The decision to launch a new bank brand, separate from the existing business, was rooted in the need to test different strategies and derive a winning formula at Rising, which could then potentially be applied to Midwest.

The gamble paid off.

At launch, Rising Bank offered customers digital checking and savings accounts that were FDIC-insured up to $250,000 per individual account and up to $500,000 per joint account. Within 10 weeks, Rising Bank raised $75 million in deposits — 75% of their initial deposit goal. Rising ultimately met its target goal of $100 million in deposits over the course of one year in just five months. In two years, Midwest BankCentre grew its deposits to $200 million.

Midwest may have won the battle but the war’s not over yet. MANTL cofounder Nathanial Harley says that over the next five years, embedded finance is expected to generate about $230 billion in revenue.

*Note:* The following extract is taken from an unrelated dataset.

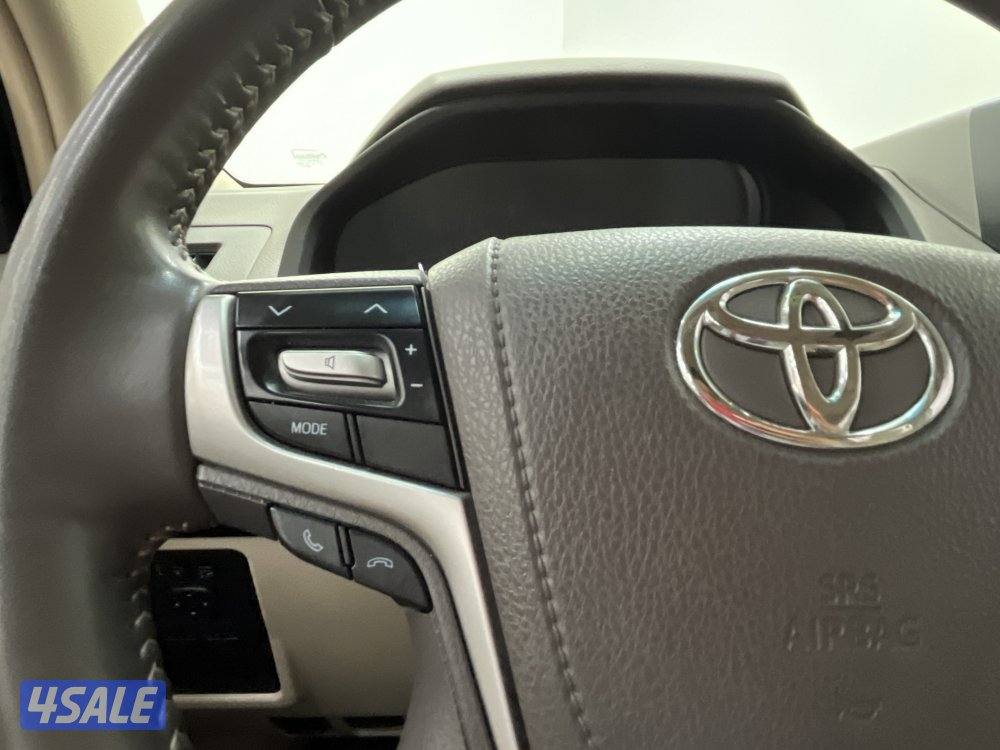 TOYOTA PRADO 6 CYL TXL MID OPTION7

That means more non-financial companies will take up more space in the financial sector, potentially squeezing out community banks if they’re not able to grow their assets.

As Harley sees it, Rising Bank may be digital, but it operates a lot like a community bank still. Its size still allows it to take a more nuanced approach to its customers and the services it offers. Customers can contact the bank via secure message but they can also reach out and speak to someone on the other end of a call if the issue is more urgent.

He also believes that because of their close relationships in the community, community banks are inherently better positioned to thrive in this new environment — if they make use of the technological opportunities now available.